Polish Communist functionary

Zofia Gomułkowa, or Zofia Gomułka (born Liwa Szoken; 12 May 1902 – 27 November 1986), was a wife of First Secretary of the Polish United Workers' Party, Władysław Gomułka, leader of communist Poland from 21 October 1956 until 20 December 1970. Zofia was a pro-Soviet activist since the age of 18, as well as an executive member of the delegalized Communist Party of Poland (KPP) in the interwar period. After the Soviet takeover of Poland at the end of World War II, she initially worked as her husband's secretary and later, as a communist functionary in the Warsaw headquarters of PZPR.

==Life==
Liwa Szoken was born in 1902 in Warsaw, to an impoverished family of Orthodox Jews. She left her home at the age of 16, and in 1920 joined the Communist Party of Poland delegalized in 1919. She worked at a match factory Płomyk in the Warsaw neighbourhood of Pelcowizna (pl), part of Praga-Północ. She met Władysław Gomułka (a Catholic by birth, and an ironworker) at the age of 25 in 1927. A year earlier, he joined the Communist Party of Poland sponsored financially by the Communist International and served as leader of the Trade Union of Chemical Industry Workers at the time. They started living together in a common-law relationship. Liwa broke all contact with her Jewish family. The next year, Władysław Gomułka, age 23, was transferred to Zawiercie. Gomułkowa gave birth to a son there, who died within days. They relocated back to Warsaw and did not return to Zawiercie ever again.

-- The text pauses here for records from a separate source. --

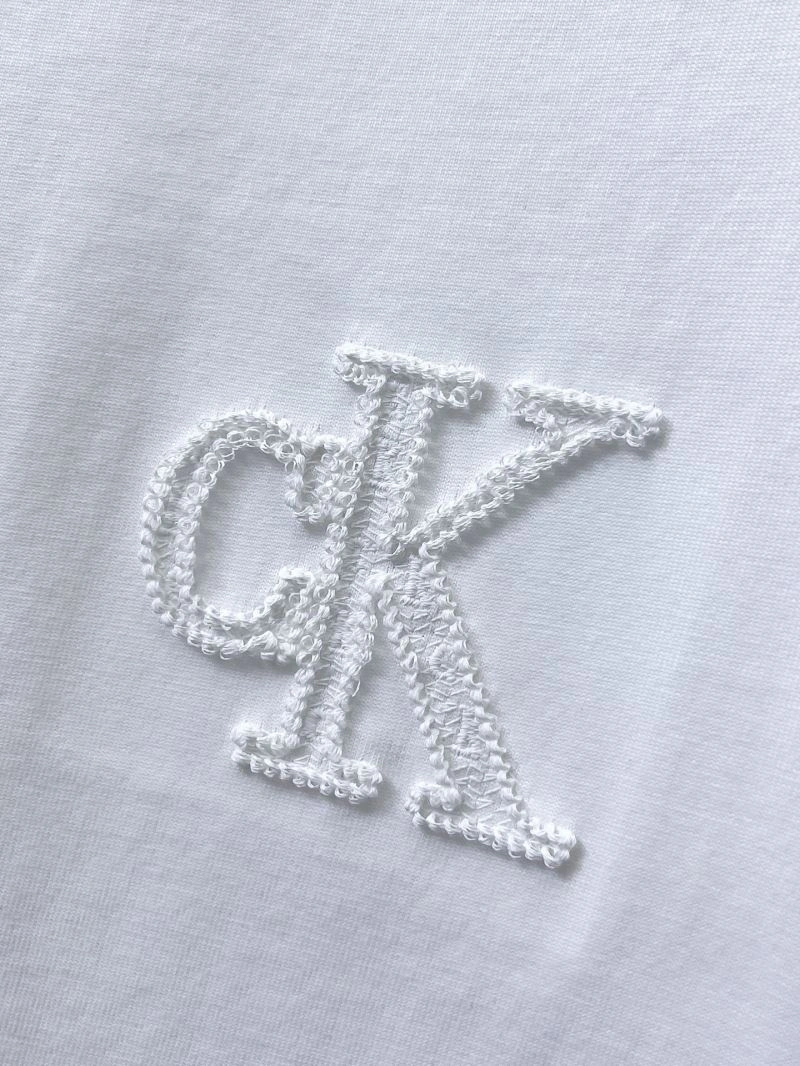 Lightweight Calvin Klein T-Shirts 158617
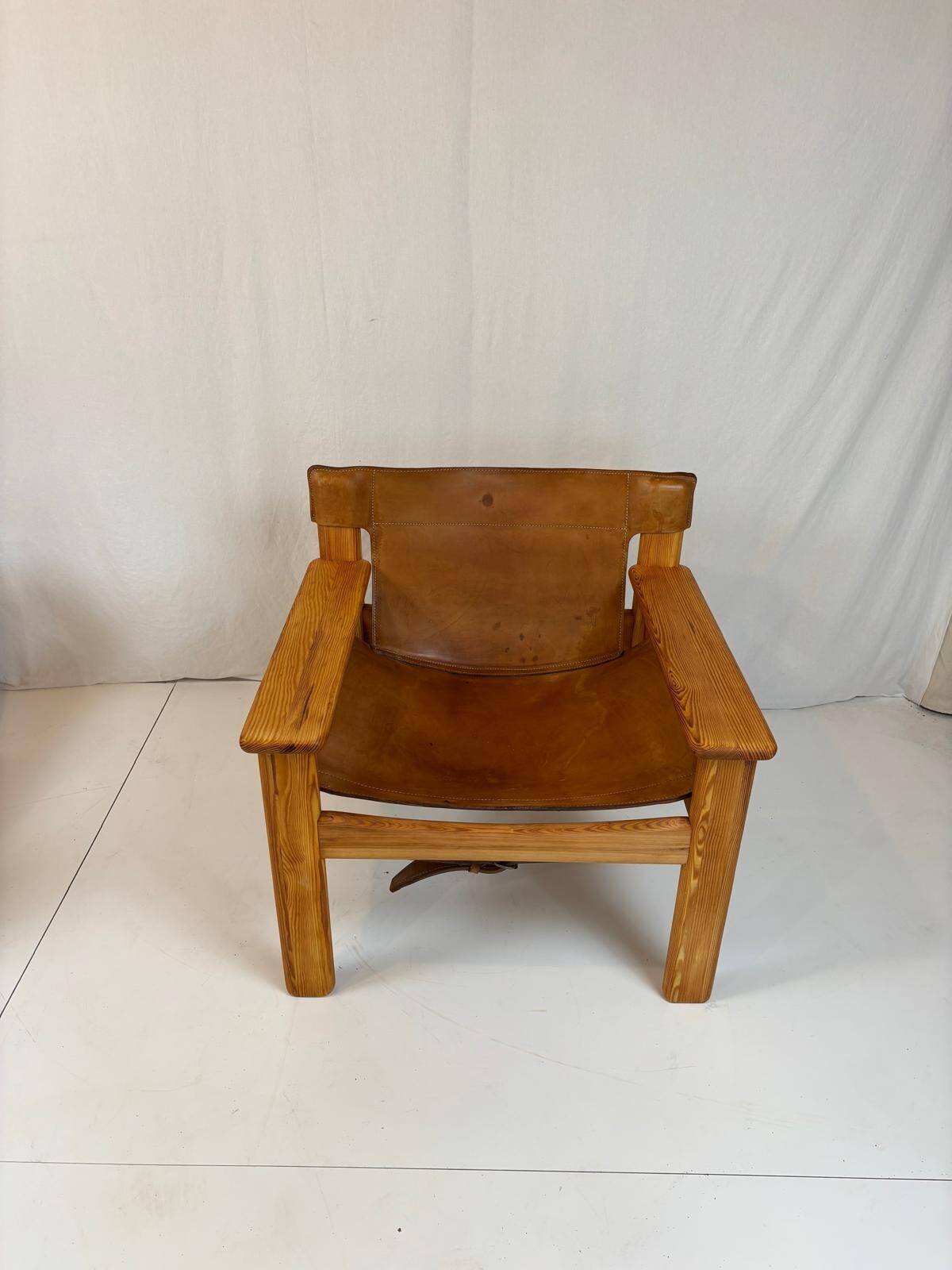 pair of Natura armchairs by Karin Mobring-Sweden 1977
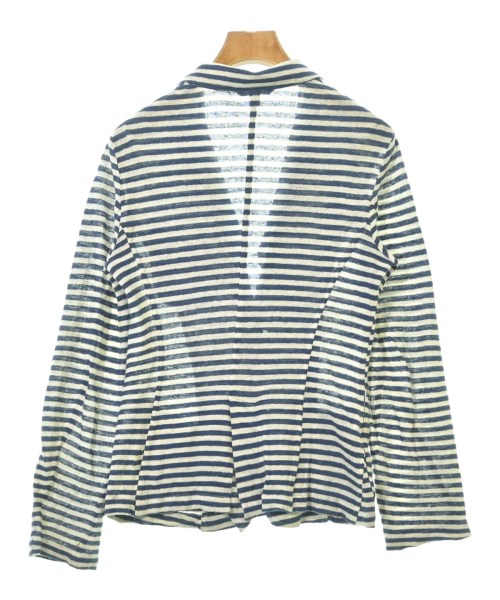 BARENA（バレナ）カジュアルジャケット 青 サイズ:38(S位) レディース/2200627455032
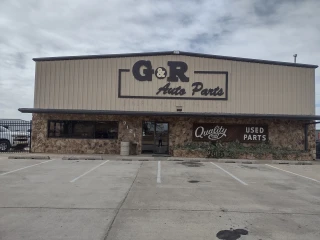 G & R Auto Parts
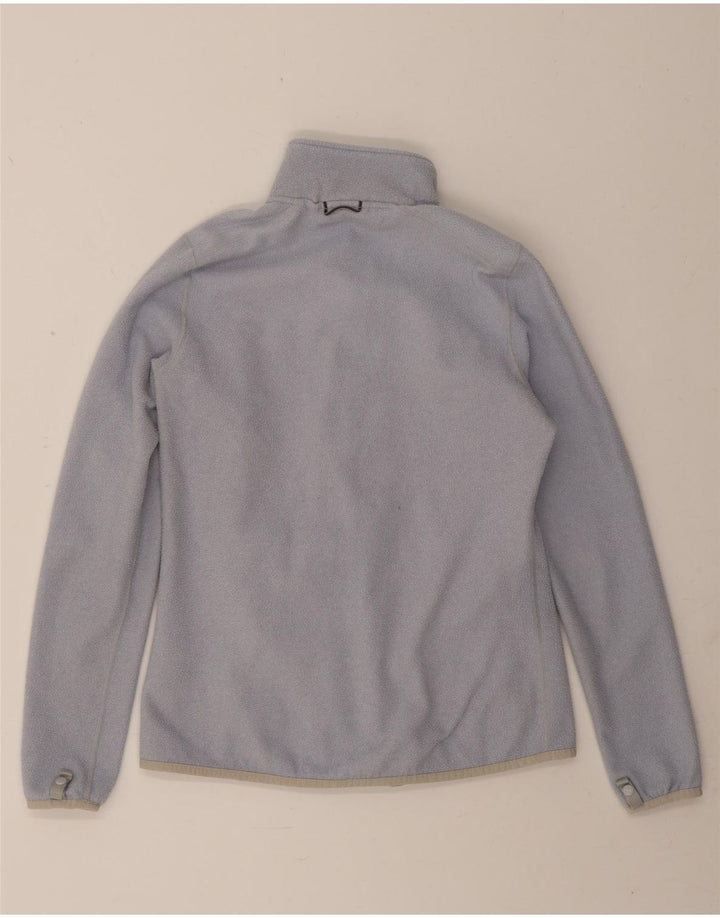 Giacca in pile da donna The North Face UK 16 Large Viola Poliestere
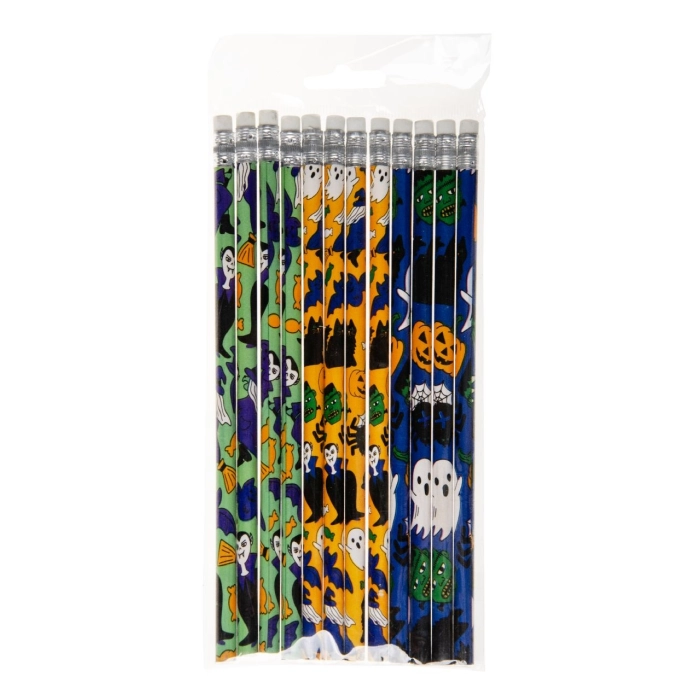 Halloween pencil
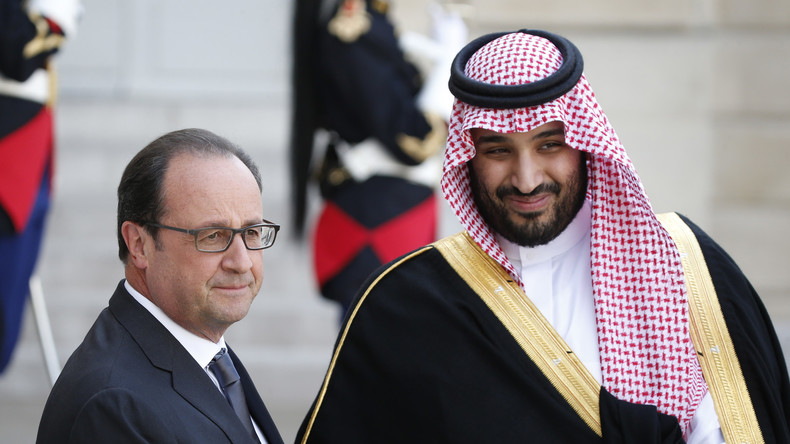 Nathalie Goulet : «Nous entretenons d’excellentes relations avec l’Arabie saoudite»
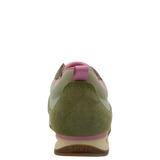 Jump Sneakers | Olive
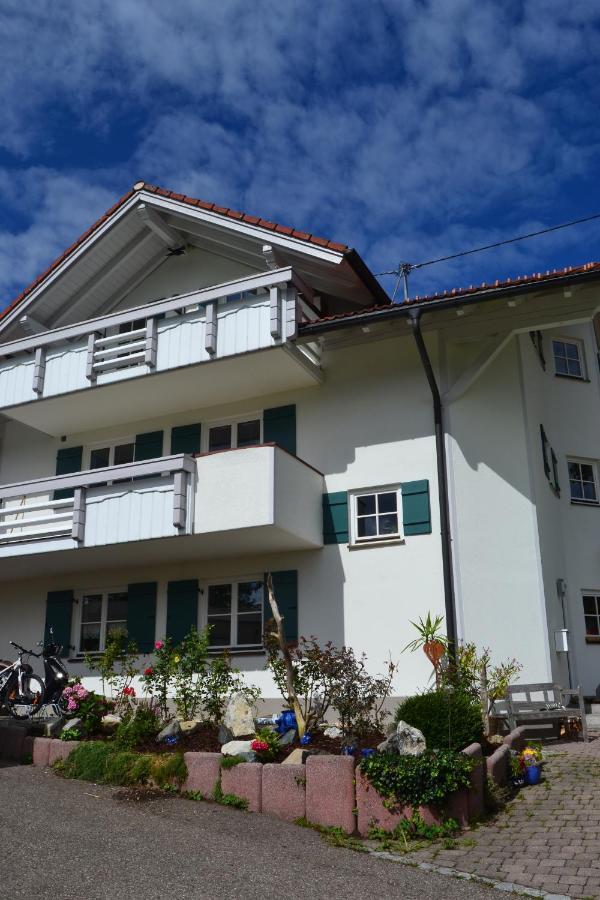 Ferienwohnung Sonnenbichel 维尔塔赫 外观 照片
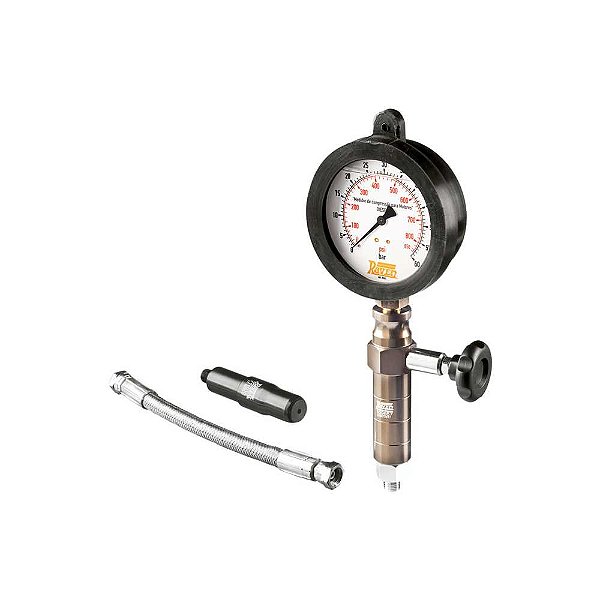 Conjunto para teste de compressão de motores diesel 109657 RAVEN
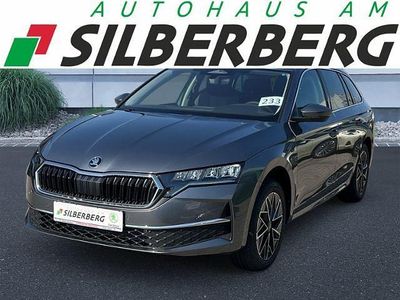 Graphitegrau metallic Neu 2025 Skoda Octavia Tour Kombi | 32.979 € (Fairer Preis)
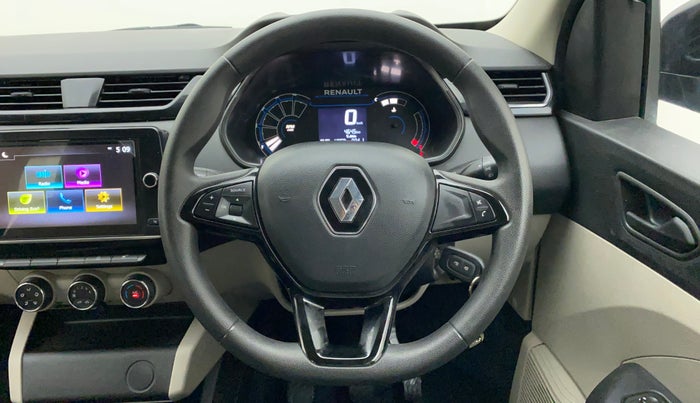 2023 Renault TRIBER RXT, Petrol, Manual, 4,758 km, Steering Wheel Close Up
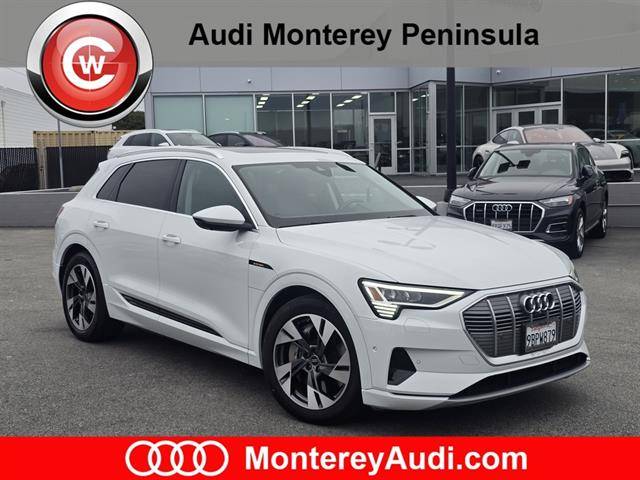 2022 Audi E-tron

In 1930 Zofia Gomułkowa gave birth to her son Ryszard. She did not get married because, in prewar Poland, marriage was a religious ceremony. Her common-law husband was arrested in 1932 for communist agitation during a workers' protest in Łódź. Upon his release, Władysław Gomułka left Poland for Moscow to study ideology at the Lenin's Academy. She could not afford to keep her son and gave him to Gomułka's family in the village of Białobrzegi near Krosno. Ryszard Gomułka-Strzelecki grew up without knowing about his Jewish roots. His daughter Ewa learned about her grandmother's Jewish background only as an adult.

Zofia Gomułkowa married Władysław Gomułka in Stalinist Poland on 21 April 1951 in a civil ceremony without a wedding. At about that time, she changed her given name officially from Liwa to Zofia. Years later, she has supported her husband's anti-Zionist campaign of March 1968. Their son remarked that in the opinion of his father, those who like other places better and don't identify with Poland should leave. Notably, Zofia voiced no objections either to the massacre of the striking shipyard workers in 1970, an event that ultimately led to her husband's fall from power.